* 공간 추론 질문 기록
------------------------------------------------------------

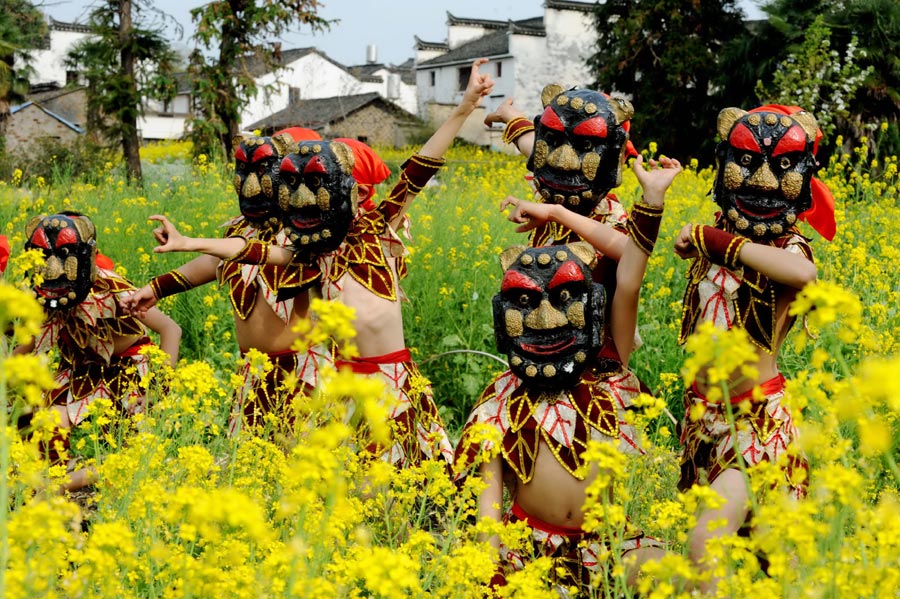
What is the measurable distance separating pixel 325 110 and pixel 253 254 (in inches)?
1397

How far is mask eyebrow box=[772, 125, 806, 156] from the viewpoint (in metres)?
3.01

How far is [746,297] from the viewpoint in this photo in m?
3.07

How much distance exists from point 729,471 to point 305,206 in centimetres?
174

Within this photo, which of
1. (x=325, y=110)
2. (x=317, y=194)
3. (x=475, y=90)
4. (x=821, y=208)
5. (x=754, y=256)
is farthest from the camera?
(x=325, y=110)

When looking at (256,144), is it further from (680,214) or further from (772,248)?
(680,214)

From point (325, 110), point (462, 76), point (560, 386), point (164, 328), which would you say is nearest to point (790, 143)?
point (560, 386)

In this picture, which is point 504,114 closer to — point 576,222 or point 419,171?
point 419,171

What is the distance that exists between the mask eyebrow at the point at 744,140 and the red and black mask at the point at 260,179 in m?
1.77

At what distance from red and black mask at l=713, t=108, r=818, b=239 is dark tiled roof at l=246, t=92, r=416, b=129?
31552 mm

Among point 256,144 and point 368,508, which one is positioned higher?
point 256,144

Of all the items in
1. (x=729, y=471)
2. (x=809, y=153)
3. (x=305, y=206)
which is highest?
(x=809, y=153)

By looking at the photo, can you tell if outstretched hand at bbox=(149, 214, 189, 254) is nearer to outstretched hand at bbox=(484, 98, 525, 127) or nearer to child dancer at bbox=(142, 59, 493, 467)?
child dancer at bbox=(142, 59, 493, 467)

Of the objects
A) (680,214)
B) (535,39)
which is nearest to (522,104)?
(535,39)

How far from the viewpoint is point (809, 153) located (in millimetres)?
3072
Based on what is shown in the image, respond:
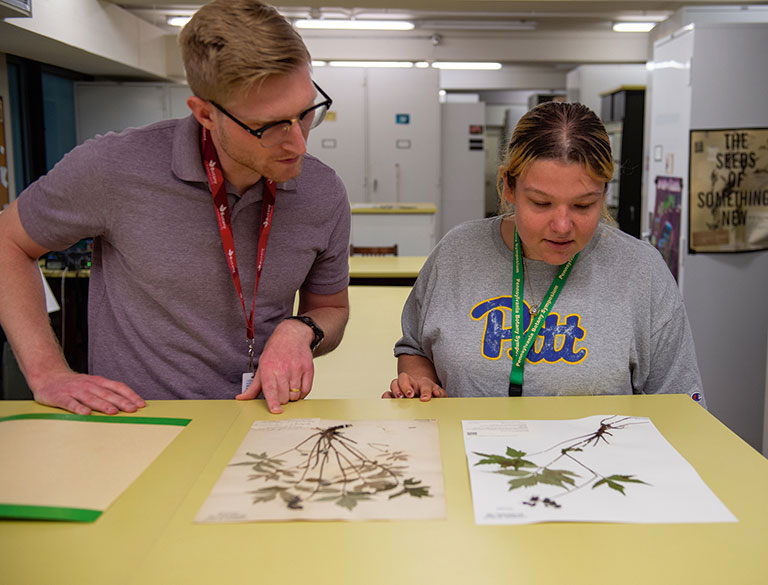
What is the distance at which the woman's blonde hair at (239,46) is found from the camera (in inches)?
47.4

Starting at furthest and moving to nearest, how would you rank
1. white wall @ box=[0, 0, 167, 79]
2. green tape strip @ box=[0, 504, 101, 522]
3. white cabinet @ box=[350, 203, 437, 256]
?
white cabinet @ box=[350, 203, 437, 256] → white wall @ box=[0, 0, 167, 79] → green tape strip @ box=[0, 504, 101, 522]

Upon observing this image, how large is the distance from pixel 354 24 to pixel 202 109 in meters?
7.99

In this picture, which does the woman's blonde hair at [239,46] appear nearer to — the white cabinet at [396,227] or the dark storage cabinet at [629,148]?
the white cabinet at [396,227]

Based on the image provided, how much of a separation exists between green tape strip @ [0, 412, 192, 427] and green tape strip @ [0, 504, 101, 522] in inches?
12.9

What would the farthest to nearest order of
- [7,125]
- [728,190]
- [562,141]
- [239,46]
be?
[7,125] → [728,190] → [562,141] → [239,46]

------------------------------------------------------------

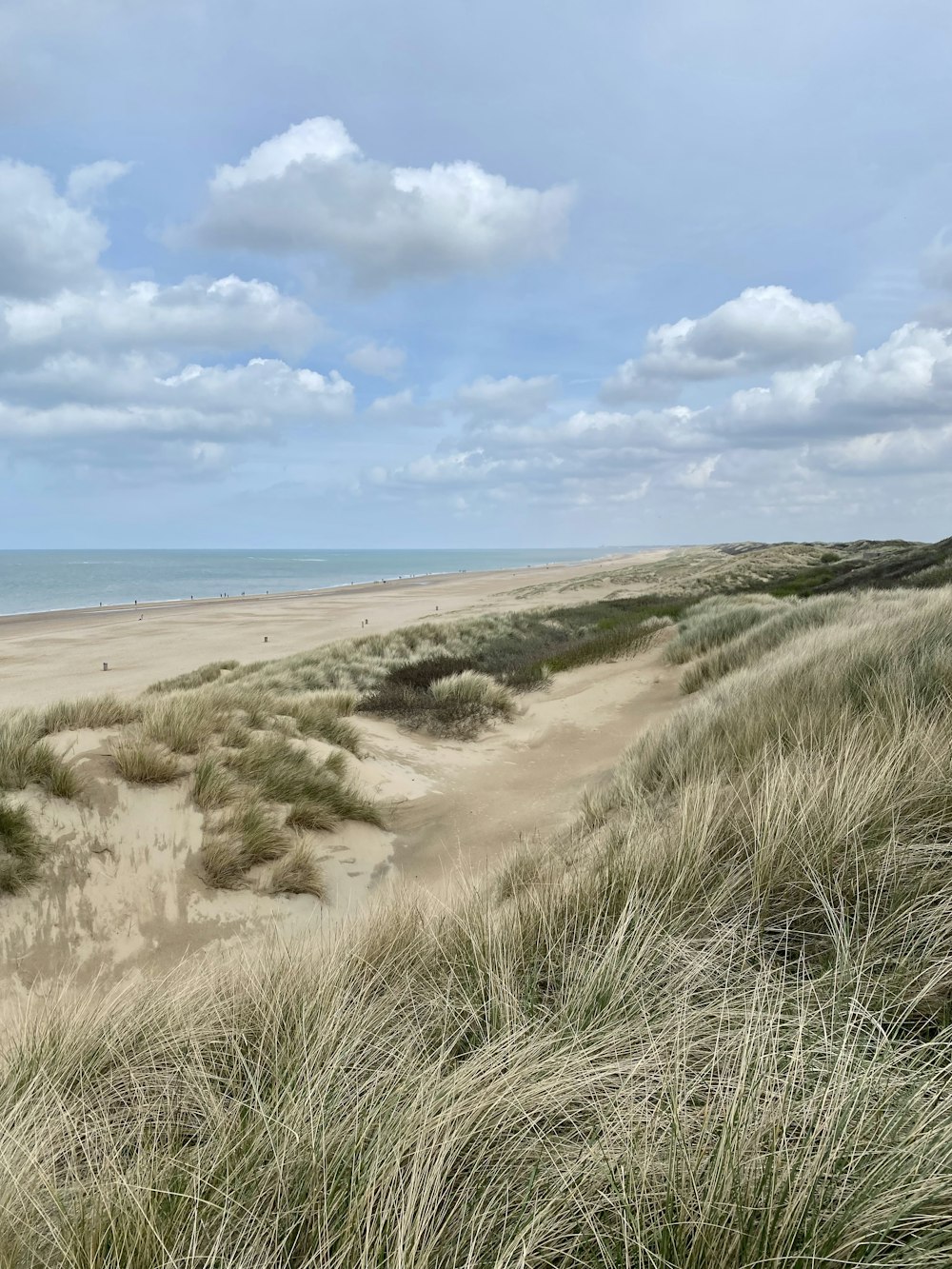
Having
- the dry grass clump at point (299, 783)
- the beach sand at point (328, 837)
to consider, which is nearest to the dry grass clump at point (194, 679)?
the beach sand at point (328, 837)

------------------------------------------------------------

* 서술형 과제
위 자료에서 "hair"라는 문자열이 들어 있는 줄을 모두 나열하세요. 대소문자를 구분합니다.

* 출력 결과
What is the distance at which the woman's blonde hair at (239,46) is found from the camera (in inches)?
In this picture, which does the woman's blonde hair at [239,46] appear nearer to — the white cabinet at [396,227] or the dark storage cabinet at [629,148]?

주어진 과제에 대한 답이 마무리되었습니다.